*Fragmento seleccionado*:
* * *

La muerte digna o buena muerte, expresiones que en ocasiones se utilizan como equivalentes y para traducir el helenismo eutanasia. La ley española del 24 de marzo por la que se regula esta práctica la define como “acto deliberado de dar fin a la vida de una persona, producido por voluntad expresa de la propia persona” y añade al final “con el objeto de evitar un sufrimiento”. No me quiero centrar en esta explicitación de la finalidad de la eutanasia, tanto por mi limitado conocimiento de ello como por el interés que me suscita la primera parte de la definición. Sin duda, el debate sobre quién pide morir, por qué lo hace, la situación de los cuidados paliativos o el derecho a decidir sobre la propia vida son temas apasionantes, pero sobre los cuales la investigación científica es más beneficiosa que una opinión en un blog.

Dar fin a la vida de una persona implica detener todos sus procesos fisiológicos y volver inactivos los órganos de forma irreversible. Seguramente, o al menos así lo espero, se podrán dar otras definiciones de la muerte más ajustadas a la ciencia médica o al derecho. Aún así, encuentro que esta nos introduce en la paradoja que supone que mantener en su correcto funcionamiento esas funciones y órganos sea el trabajo de los médicos y del personal sanitario. La paradoja es tan patente, que resulta difícil aceptar que sea un médico el encargado de llevar a cabo todo el proceso que culmina en dar fin a una vida. Con razón, Hipócrates consideró ajeno, o aún más, contrario a la medicina matar o ayudar a morir a una persona.

* * *

*Datos registrados*:
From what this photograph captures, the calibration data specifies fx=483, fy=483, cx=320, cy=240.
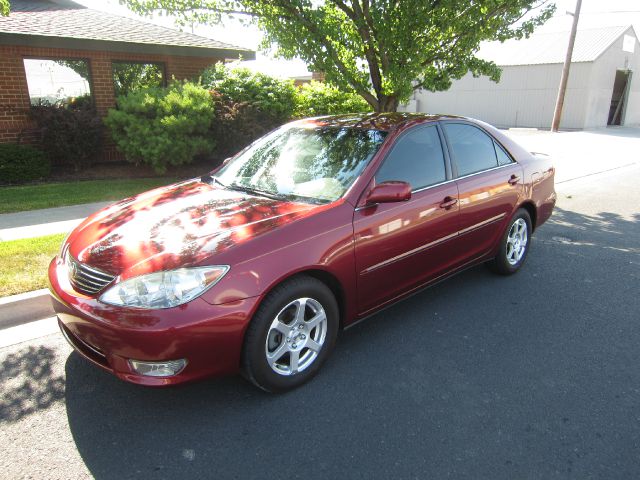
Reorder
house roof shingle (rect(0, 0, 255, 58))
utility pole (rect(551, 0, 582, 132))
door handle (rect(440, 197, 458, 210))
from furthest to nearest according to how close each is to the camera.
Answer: utility pole (rect(551, 0, 582, 132))
house roof shingle (rect(0, 0, 255, 58))
door handle (rect(440, 197, 458, 210))

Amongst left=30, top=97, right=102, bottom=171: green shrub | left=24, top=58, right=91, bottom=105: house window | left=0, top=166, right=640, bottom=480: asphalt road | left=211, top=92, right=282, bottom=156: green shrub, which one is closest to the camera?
left=0, top=166, right=640, bottom=480: asphalt road

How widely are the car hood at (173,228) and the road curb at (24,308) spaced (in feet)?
3.37

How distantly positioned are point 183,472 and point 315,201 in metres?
1.79

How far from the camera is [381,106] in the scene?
25.5 ft

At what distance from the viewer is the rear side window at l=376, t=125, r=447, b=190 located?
11.7 ft

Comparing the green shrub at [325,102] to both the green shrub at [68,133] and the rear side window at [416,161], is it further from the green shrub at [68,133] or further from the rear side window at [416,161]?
the rear side window at [416,161]

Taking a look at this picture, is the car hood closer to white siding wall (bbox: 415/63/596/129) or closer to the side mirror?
the side mirror

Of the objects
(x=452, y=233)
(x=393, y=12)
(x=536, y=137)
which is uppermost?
(x=393, y=12)

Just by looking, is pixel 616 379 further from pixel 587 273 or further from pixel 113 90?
pixel 113 90

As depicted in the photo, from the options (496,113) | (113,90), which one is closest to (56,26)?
(113,90)

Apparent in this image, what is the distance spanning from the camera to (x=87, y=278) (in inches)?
110

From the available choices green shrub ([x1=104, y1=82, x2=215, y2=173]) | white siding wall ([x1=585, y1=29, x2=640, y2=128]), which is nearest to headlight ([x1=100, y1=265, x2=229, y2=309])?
green shrub ([x1=104, y1=82, x2=215, y2=173])

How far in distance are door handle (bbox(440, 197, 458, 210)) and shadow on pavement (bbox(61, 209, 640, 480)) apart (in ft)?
3.03

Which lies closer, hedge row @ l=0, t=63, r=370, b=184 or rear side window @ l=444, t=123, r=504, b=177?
rear side window @ l=444, t=123, r=504, b=177
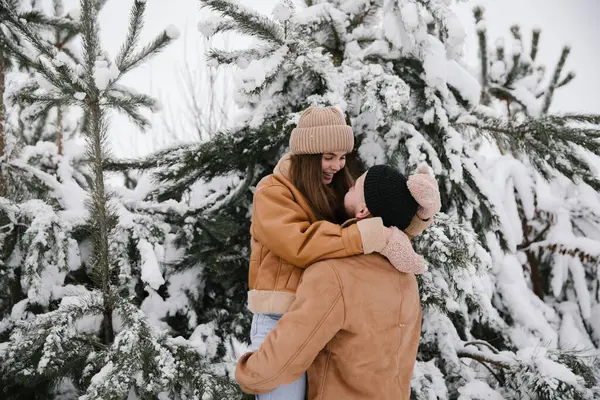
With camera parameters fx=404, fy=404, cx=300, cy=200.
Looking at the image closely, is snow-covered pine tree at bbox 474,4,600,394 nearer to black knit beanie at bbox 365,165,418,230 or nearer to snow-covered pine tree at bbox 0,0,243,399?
black knit beanie at bbox 365,165,418,230

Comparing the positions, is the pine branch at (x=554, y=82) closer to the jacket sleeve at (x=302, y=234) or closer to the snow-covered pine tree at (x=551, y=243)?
the snow-covered pine tree at (x=551, y=243)

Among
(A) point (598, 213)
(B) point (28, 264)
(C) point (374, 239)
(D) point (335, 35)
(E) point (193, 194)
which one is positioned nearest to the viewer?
(C) point (374, 239)

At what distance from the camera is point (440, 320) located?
268 centimetres

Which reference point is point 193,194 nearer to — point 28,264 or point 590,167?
point 28,264

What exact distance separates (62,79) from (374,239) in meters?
1.70

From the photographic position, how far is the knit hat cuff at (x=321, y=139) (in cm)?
175

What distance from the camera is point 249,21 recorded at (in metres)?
2.21

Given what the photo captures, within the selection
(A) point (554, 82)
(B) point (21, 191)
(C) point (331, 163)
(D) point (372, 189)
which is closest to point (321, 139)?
(C) point (331, 163)

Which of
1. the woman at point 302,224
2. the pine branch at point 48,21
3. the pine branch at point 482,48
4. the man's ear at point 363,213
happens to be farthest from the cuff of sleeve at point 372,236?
the pine branch at point 482,48

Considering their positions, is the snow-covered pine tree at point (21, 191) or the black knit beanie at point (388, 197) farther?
the snow-covered pine tree at point (21, 191)

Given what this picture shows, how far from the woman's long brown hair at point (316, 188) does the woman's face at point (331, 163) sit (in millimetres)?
39

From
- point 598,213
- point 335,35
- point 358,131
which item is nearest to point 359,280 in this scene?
point 358,131

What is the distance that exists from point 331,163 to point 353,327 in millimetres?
739

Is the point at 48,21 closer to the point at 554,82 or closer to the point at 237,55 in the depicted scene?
the point at 237,55
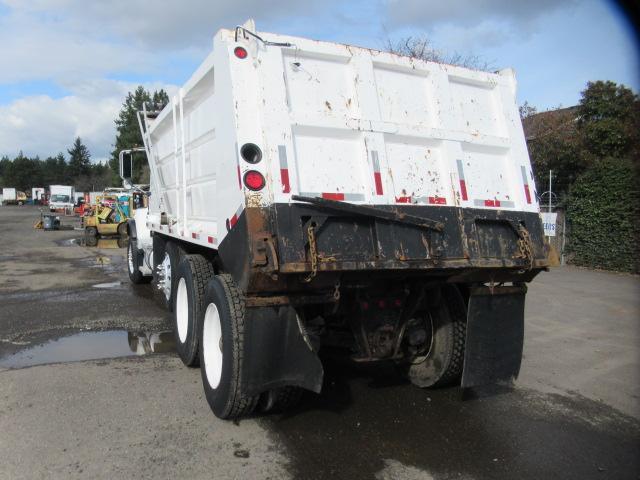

* * *

*Acciones a realizar*:
A: Resume en dos oraciones el fragmento sobre la eutanasia.
B: Repite textualmente la parte del fragmento sobre la eutanasia comenzando en "La muerte digna" y terminando en "en un blog.".

*Respuestas numeradas*:
A: El fragmento parte de la definición de eutanasia de la ley española del 24 de marzo y se interesa por su primera parte, pues considera que sobre debates como quién pide morir o los cuidados paliativos es más beneficiosa la investigación científica que una opinión en un blog. Señala que dar fin a una vida implica detener de forma irreversible los procesos fisiológicos y órganos cuyo funcionamiento es trabajo de los médicos, una paradoja que hace difícil aceptar que un médico lleve a cabo ese proceso, y recuerda que Hipócrates consideró contrario a la medicina matar o ayudar a morir.

B:
La muerte digna o buena muerte, expresiones que en ocasiones se utilizan como equivalentes y para traducir el helenismo eutanasia. La ley española del 24 de marzo por la que se regula esta práctica la define como “acto deliberado de dar fin a la vida de una persona, producido por voluntad expresa de la propia persona” y añade al final “con el objeto de evitar un sufrimiento”. No me quiero centrar en esta explicitación de la finalidad de la eutanasia, tanto por mi limitado conocimiento de ello como por el interés que me suscita la primera parte de la definición. Sin duda, el debate sobre quién pide morir, por qué lo hace, la situación de los cuidados paliativos o el derecho a decidir sobre la propia vida son temas apasionantes, pero sobre los cuales la investigación científica es más beneficiosa que una opinión en un blog.